» Page excerpt:
Monday, April 21, 2008

Big news!

Bekah gave birth to Lily Russell today. She's healthy and beautiful. Bekah is in good shape even though I don't think she feels like it at the moment. I'm more tired than I've been in months and I didn't even do anything, so your going to have to wait till tomorrow or the next day before I share my thoughts on this.

Yeah, that's right. I'm going to actually write something again. I think my vacation from blogging is coming to an end. Back to infecting the internet with my ramblings. But for now, I sleep.

Sunday, March 30, 2008

Something I found

"July the 14th, 1861

Washington D.C.

My very dear Sarah:

The indications are very strong that we shall move in a few days—perhaps tomorrow. Lest I should not be able to write you again, I feel impelled to write lines that may fall under your eye when I shall be no more.
Our movement may be one of a few days duration and full of pleasure—and it may be one of severe conflict and death to me. Not my will, but thine O God, be done. If it is necessary that I should fall on the battlefield for my country, I am ready. I have no misgivings about, or lack of confidence in, the cause in which I am engaged, and my courage does not halt or falter. I know how strongly American Civilization now leans upon the triumph of the Government, and how great a debt we owe to those who went before us through the blood and suffering of the Revolution. And I am willing—perfectly willing—to lay down all my joys in this life, to help maintain this Government, and to pay that debt.
But, my dear wife, when I know that with my own joys I lay down nearly all of yours, and replace them in this life with cares and sorrows—when, after having eaten for long years the bitter fruit of orphanage myself, I must offer it as their only sustenance to my dear little children—is it weak or dishonorable, while the banner of my purpose floats calmly and proudly in the breeze, that my unbounded love for you, my darling wife and children, should struggle in fierce, though useless, contest with my love of country?
I cannot describe to you my feelings on this calm summer night, when two thousand men are sleeping around me, many of them enjoying the last, perhaps, before that of death—and I, suspicious that Death is creeping behind me with his fatal dart, am communing with God, my country, and thee.
I have sought most closely and diligently, and often in my breast, for a wrong motive in thus hazarding the happiness of those I loved and I could not find one. A pure love of my country and of the principles have often advocated before the people and "the name of honor that I love more than I fear death" have called upon me, and I have obeyed.

» Data for analysis:

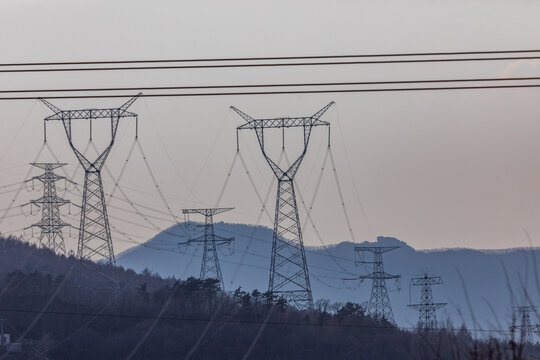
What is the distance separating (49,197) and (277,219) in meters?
29.0

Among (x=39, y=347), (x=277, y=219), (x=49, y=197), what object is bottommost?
(x=39, y=347)

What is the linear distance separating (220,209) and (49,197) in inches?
639

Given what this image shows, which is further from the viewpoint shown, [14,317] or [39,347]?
[14,317]

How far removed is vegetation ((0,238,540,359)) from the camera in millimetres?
83188

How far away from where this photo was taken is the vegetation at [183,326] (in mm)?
83188

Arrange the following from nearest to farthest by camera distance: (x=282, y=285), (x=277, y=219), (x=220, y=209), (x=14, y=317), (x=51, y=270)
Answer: (x=277, y=219)
(x=282, y=285)
(x=220, y=209)
(x=14, y=317)
(x=51, y=270)

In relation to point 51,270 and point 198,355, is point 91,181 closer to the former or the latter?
point 198,355

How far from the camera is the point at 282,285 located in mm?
67750

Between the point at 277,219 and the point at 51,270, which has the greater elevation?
the point at 51,270

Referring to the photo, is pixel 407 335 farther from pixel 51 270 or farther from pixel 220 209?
pixel 51 270

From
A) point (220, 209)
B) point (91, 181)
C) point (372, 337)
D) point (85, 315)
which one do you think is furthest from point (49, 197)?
point (372, 337)

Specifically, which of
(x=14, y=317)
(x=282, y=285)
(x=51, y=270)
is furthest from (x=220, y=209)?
(x=51, y=270)

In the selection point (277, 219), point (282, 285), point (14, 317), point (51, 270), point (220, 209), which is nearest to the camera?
point (277, 219)

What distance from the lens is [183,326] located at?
90.1 m
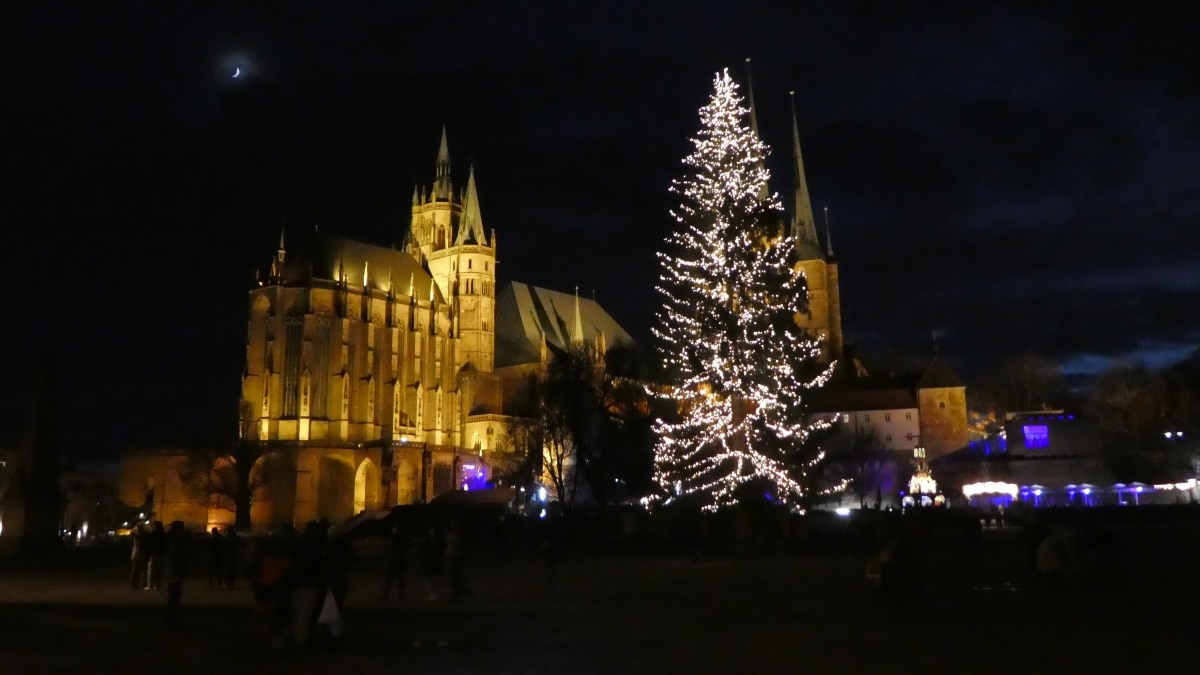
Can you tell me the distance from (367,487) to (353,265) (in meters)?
20.3

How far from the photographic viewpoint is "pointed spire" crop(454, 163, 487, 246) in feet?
327

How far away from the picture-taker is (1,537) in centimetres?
3247

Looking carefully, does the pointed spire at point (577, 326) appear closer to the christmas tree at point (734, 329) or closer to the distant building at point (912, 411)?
the distant building at point (912, 411)

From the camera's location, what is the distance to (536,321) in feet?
344

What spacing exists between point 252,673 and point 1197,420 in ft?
240

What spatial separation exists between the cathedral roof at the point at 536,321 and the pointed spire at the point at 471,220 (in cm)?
810

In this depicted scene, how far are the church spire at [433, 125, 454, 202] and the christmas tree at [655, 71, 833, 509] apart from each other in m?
72.0

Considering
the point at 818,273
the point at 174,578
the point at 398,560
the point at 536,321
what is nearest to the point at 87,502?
the point at 536,321

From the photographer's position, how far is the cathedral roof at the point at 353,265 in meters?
85.2

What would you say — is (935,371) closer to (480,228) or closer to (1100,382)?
(1100,382)

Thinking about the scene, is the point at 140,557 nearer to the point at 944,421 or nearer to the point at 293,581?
the point at 293,581

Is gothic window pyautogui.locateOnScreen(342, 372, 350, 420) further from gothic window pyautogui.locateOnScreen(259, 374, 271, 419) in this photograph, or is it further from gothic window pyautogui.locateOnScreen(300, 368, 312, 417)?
gothic window pyautogui.locateOnScreen(259, 374, 271, 419)

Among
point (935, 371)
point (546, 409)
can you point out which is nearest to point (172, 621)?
point (546, 409)

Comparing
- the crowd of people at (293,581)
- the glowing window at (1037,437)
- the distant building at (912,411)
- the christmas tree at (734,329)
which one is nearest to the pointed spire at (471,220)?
the distant building at (912,411)
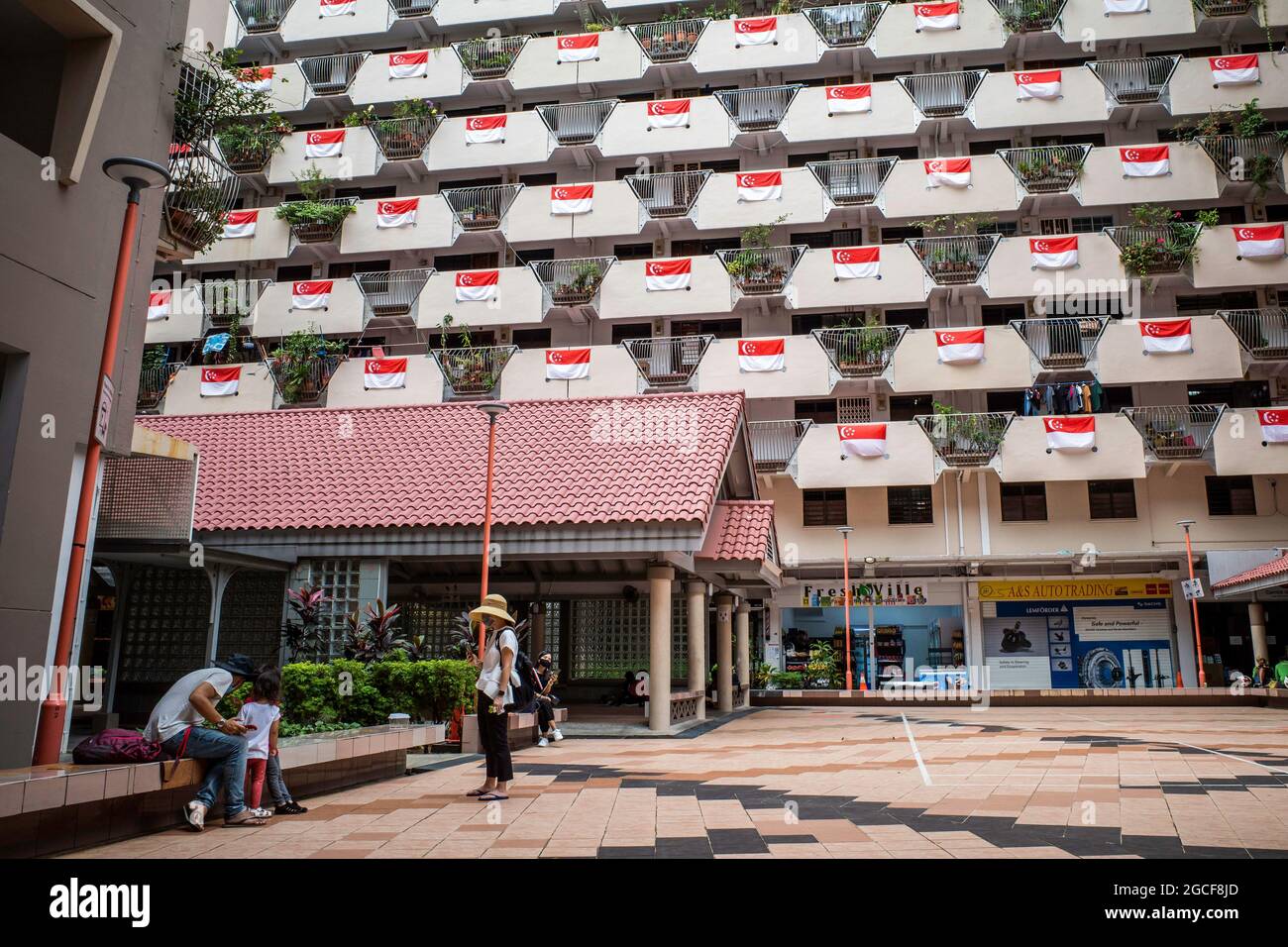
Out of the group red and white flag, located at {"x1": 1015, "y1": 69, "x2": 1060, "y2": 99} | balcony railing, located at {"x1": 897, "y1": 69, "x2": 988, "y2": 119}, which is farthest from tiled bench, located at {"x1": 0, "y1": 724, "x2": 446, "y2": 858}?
red and white flag, located at {"x1": 1015, "y1": 69, "x2": 1060, "y2": 99}

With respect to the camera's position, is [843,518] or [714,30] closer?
[843,518]

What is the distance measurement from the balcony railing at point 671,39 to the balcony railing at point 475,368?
11.8 meters

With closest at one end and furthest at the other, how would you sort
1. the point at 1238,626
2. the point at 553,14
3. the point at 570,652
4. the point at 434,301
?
the point at 570,652 → the point at 1238,626 → the point at 434,301 → the point at 553,14

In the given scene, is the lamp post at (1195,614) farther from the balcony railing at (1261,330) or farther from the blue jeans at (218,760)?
the blue jeans at (218,760)

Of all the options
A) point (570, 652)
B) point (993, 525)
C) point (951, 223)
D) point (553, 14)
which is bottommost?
point (570, 652)

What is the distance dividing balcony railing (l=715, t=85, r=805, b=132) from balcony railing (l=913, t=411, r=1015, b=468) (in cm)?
1187

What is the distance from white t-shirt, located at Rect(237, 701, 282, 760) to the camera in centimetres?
762

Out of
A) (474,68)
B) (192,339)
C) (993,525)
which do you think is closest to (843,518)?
(993,525)

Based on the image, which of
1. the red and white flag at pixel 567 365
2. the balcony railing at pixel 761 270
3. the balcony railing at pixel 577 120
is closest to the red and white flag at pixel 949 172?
the balcony railing at pixel 761 270

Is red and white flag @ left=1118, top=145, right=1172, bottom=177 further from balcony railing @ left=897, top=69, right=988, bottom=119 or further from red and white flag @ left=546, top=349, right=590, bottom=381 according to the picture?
red and white flag @ left=546, top=349, right=590, bottom=381

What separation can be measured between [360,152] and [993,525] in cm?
2555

» What to do:
In the blog excerpt, what is the name of the baby Bekah gave birth to? The listing is separate material, unrelated to the blog excerpt.

» Written solution:
Lily Russell